Vereador, na intenção de resolver a inadimplência no pagamento do Imposto sobre Serviços de Qualquer Natureza (ISSQN) de seu Município envia à Câmara Municipal projeto de lei que condiciona o recebimento do Imposto Predial e Territorial Urbano (IPTU) de seus munícipes ao pagamento dos eventuais débitos de ISSQN em atraso.

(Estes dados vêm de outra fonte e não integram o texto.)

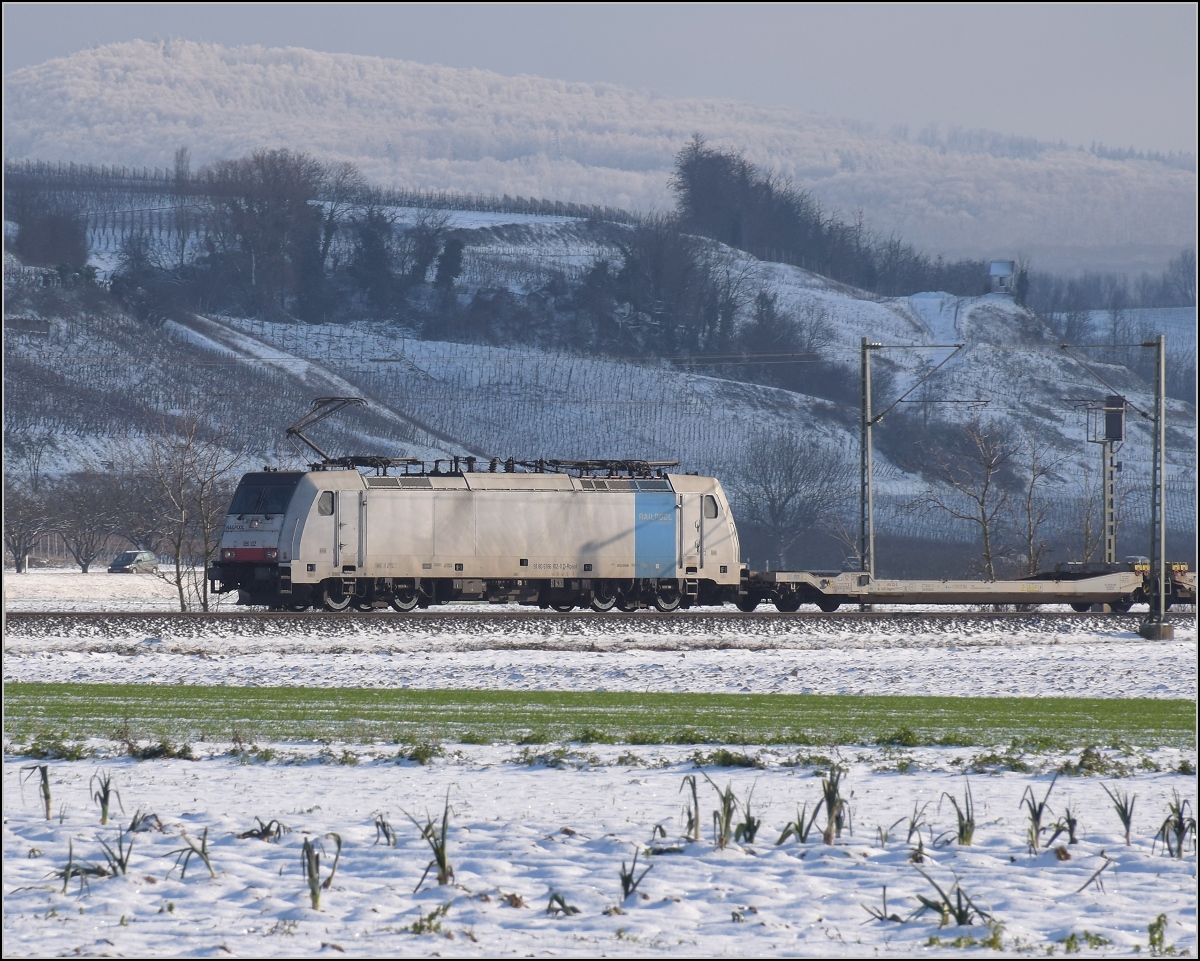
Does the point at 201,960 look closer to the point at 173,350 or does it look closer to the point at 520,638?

No caso de aprovação desta lei, munícipes inconformados pretendem recorrer ao judiciário para efetuar o pagamento do seu IPTU em dia, sem ter necessariamente que quitar concomitantemente eventuais débitos em atraso de ISSQN. É medida jurídica adequada ao caso:
- A)Transação.
Transação é acordo para extinguir litígio mediante concessões mútuas, e não serve para viabilizar o pagamento isolado de tributo exigido com condicionamento indevido.

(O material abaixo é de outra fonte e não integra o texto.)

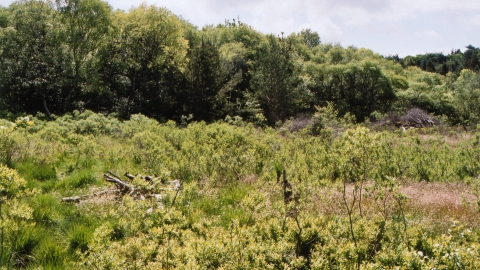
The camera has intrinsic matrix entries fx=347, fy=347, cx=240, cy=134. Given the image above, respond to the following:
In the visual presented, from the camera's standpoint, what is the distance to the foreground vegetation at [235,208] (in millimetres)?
3914

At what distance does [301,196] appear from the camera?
5352 mm

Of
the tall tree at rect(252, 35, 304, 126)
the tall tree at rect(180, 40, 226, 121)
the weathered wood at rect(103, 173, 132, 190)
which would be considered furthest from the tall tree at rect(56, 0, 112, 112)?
the weathered wood at rect(103, 173, 132, 190)

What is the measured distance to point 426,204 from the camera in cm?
862

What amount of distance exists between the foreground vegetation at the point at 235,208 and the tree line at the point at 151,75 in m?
10.4

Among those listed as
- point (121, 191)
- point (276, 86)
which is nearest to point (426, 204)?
point (121, 191)

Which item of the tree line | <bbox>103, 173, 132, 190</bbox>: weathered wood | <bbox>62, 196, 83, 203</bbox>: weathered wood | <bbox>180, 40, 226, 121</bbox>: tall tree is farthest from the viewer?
<bbox>180, 40, 226, 121</bbox>: tall tree

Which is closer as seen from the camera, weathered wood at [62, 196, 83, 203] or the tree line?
weathered wood at [62, 196, 83, 203]

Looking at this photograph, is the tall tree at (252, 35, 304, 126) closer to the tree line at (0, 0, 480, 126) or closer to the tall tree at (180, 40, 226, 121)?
the tree line at (0, 0, 480, 126)

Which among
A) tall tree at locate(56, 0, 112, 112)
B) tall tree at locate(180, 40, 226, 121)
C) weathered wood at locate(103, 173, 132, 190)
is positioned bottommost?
weathered wood at locate(103, 173, 132, 190)

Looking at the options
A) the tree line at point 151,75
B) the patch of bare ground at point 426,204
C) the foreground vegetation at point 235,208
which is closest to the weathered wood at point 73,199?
the foreground vegetation at point 235,208

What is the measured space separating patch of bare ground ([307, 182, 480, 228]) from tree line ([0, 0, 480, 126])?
13.9 metres

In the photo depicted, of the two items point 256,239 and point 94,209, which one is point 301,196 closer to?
point 256,239

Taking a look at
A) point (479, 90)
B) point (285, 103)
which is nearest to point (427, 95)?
point (479, 90)

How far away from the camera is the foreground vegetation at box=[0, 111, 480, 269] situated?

- B)Consignação em pagamento.
Correta: a consignação em pagamento é a medida usada quando o devedor quer pagar, mas encontra resistência do credor ou obstáculo ao recebimento, hipótese compatível com a situação narrada.
- C)Parcelamento.
Parcelamento apenas dilui a dívida no tempo, sem resolver o problema do contribuinte que deseja pagar o IPTU normalmente, sem amarrá-lo ao ISSQN.
- D)Compensação.
Compensação é forma de extinção com créditos recíprocos entre contribuinte e Fazenda, o que não aparece no caso.
- E)Moratória.
Moratória é simples dilação do prazo para pagamento concedida por lei, e não instrumento para afastar a exigência de quitação conjunta de tributos diferentes.
Gabarito: B
Aqui a ideia central é simples: o Município não pode criar, por via indireta, uma condição que dificulte o pagamento de um tributo sem relação com outro débito. Se o contribuinte quer pagar o IPTU em dia, ele não pode ser obrigado a acertar antes o ISSQN atrasado, porque isso mistura obrigações distintas e cria um obstáculo indevido ao adimplemento. Quando a Administração ou a lei cria esse tipo de resistência ao pagamento, o caminho judicial adequado é a consignação em pagamento.